Türk Toraks Derneği Çevre Sorunları ve Akciğer Sağlığı Çalışma Grubu Yönetim Kurulu Üyesi Doç. Dr. Haluk Çalışır ise dünyanın çeşitli bölgelerinde hava kirliliğinde görülen geçici azalmanın iklim krizi üzerine olumlu herhangi bir etkisinin olmadığını söyledi.

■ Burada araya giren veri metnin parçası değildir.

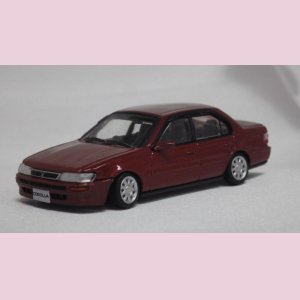 画像: BM CREATIONS トヨタ カローラ AE100 1996(RHD) RED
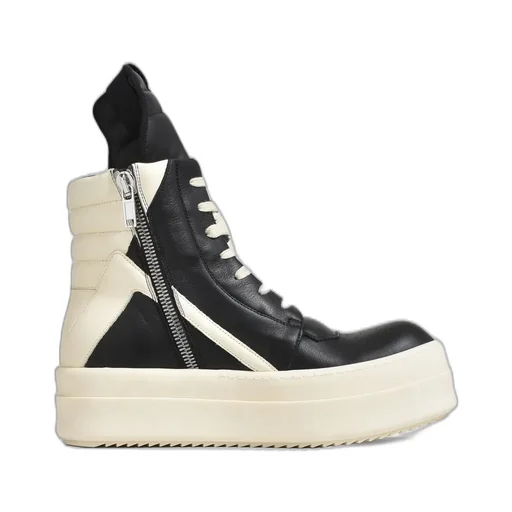 Mega Bumper Geobasket / Blk Milk Milk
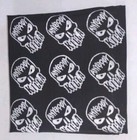 Abk Anybody Killa Black   White Skull Logo Bandana Icp Twiztid Blase Psy Mne Nat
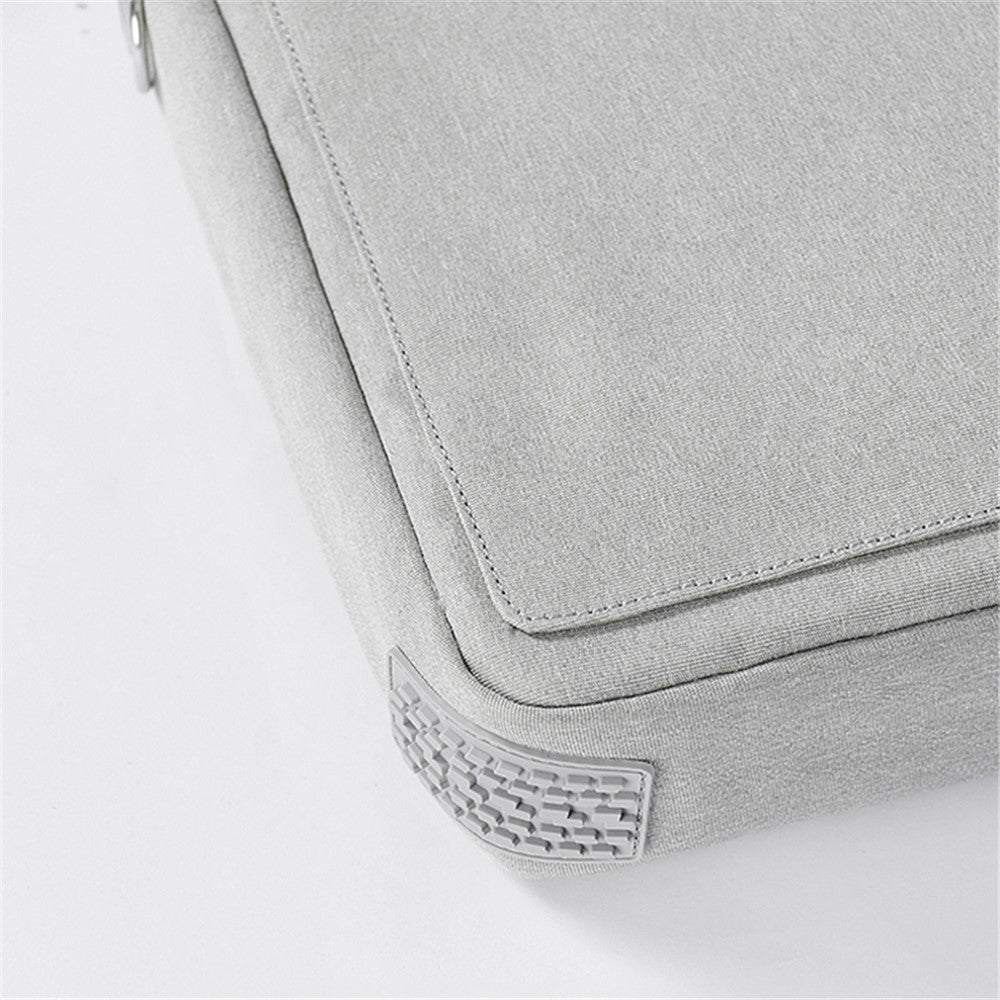 12.9-Inch Laptop Handbag Tablet PC Storage Pouch Briefcase Oxford Cloth Shoulder Bag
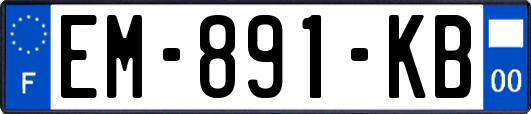 EM-891-KB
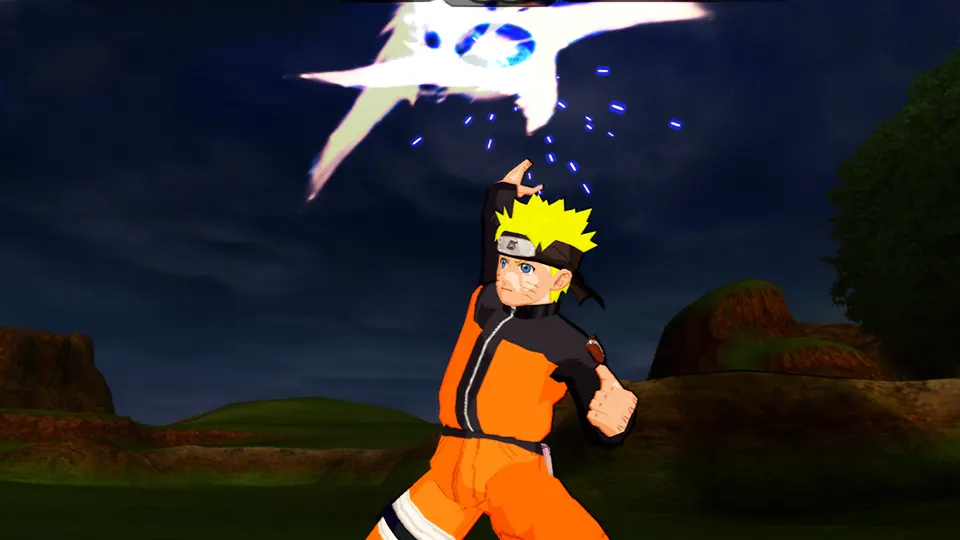Naruto
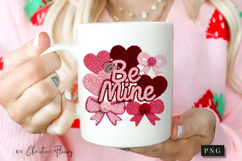Be Mine Valentine Latch Hook PNG Product Image 2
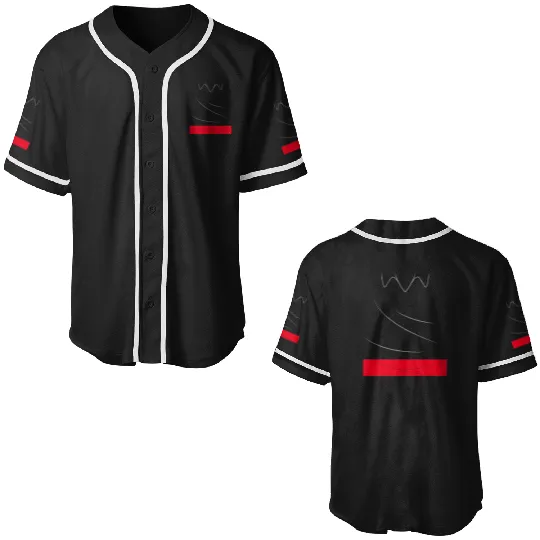 Disneys The Little Mermaid Prince Charming Costume Baseball Jerseys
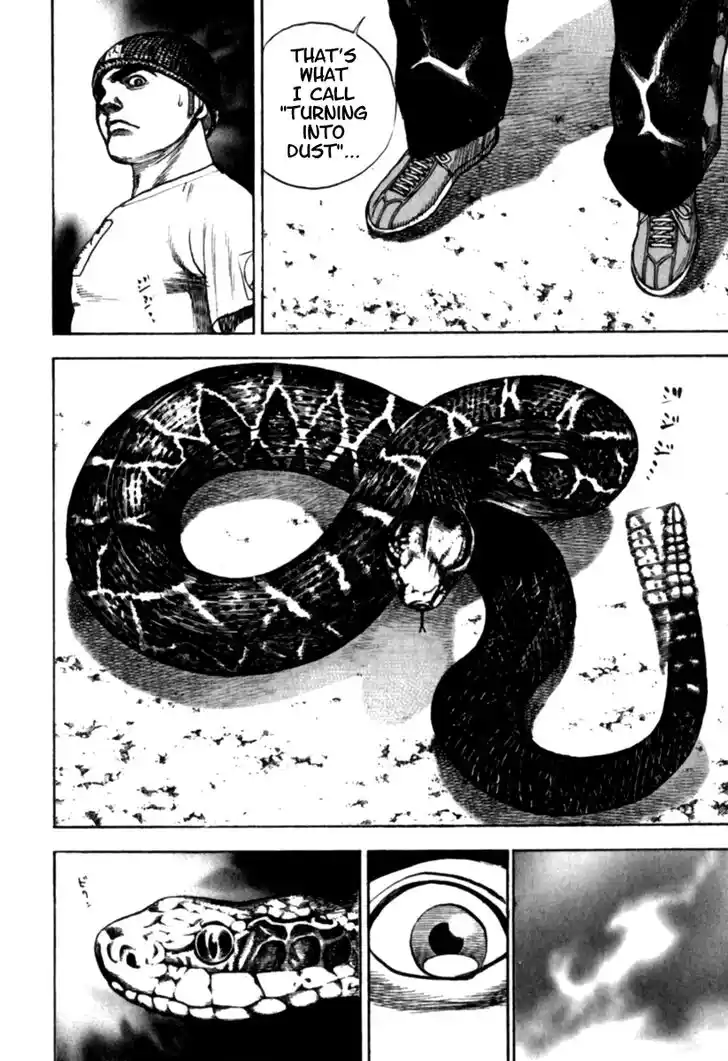 Tough Gaiden - Ryuu o Tsugu Otoko Vol.17 Ch.184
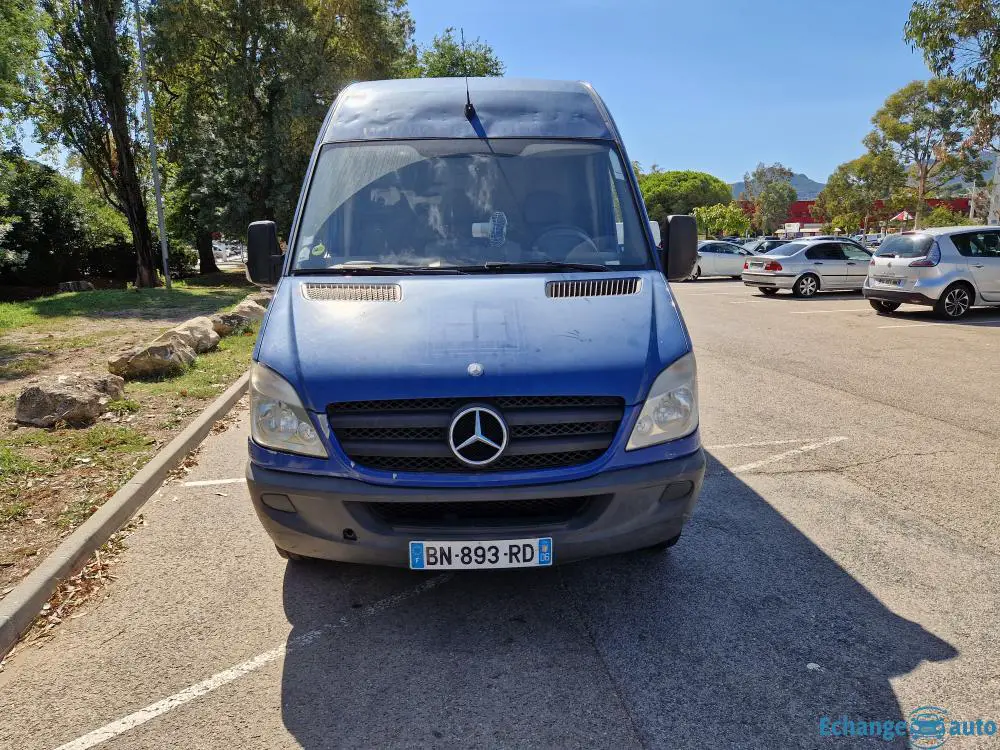 Mercedes sprinter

Dünyanın doğal yaşam dengesi bozulduğunda ufacık bir virüsün hayat için nasıl bir tehdit oluşturabileceğinin yüzbinlerce kayıpla görüldüğüne işaret eden Çalışır, şunları kaydetti:
"İklim krizi kendisini artık sadece iklimsel anomalilerle değil, zoonotik kaynaklı pandemilerle de göstermektedir. Hiç kuşkusuz SARS-CoV-2 sadece ölümlere yol açmakla kalmadı, ekonomik, siyasi ve sosyolojik etkileriyle de küresel çapta pek çok taşı yerinden oynattı. Buradan en büyük olumsuz payı kırılgan gruplar, yoksullar almaktadır. Türk Toraks Derneği, ekolojik felaketlerin yaygınlaşıp sıradanlaştığı ve dünyanın geleceğini tehdit ettiği bu dünyada, insanı ve insansız doğayı birbirinden ayrı ele almanın ya da birisini diğerinin içinde eritip yok etmenin doğru bir bakış açısı olmadığını düşünmektedir. Gezegenimizin dört bir yanında doğadan yana yeni bir dünya düzeni arayışlarının olmasını, fosil yakıtların yerini yenilenebilir enerjilerin almasını istiyoruz. Tüketim odaklı olmayan ve ekosisteme saygılı bir yaşam örmenin en temel yapı taşı olduğunu biliyor ve bu konuda üzerimize düşecek her türlü katkıyı vereceğimizi taahhüt ediyoruz. COVID-19'dan çıkarabileceğimiz tek kazanım bakış açımızı, değerlerimizi ve nihayetinde zihniyetimizi değiştirmek olmalı. Çocuklarımıza bırakacağımız en iyi miras, yaşanılabilir bir dünyadır. Hayat nefesle başlar, ama biz nefes alamıyoruz."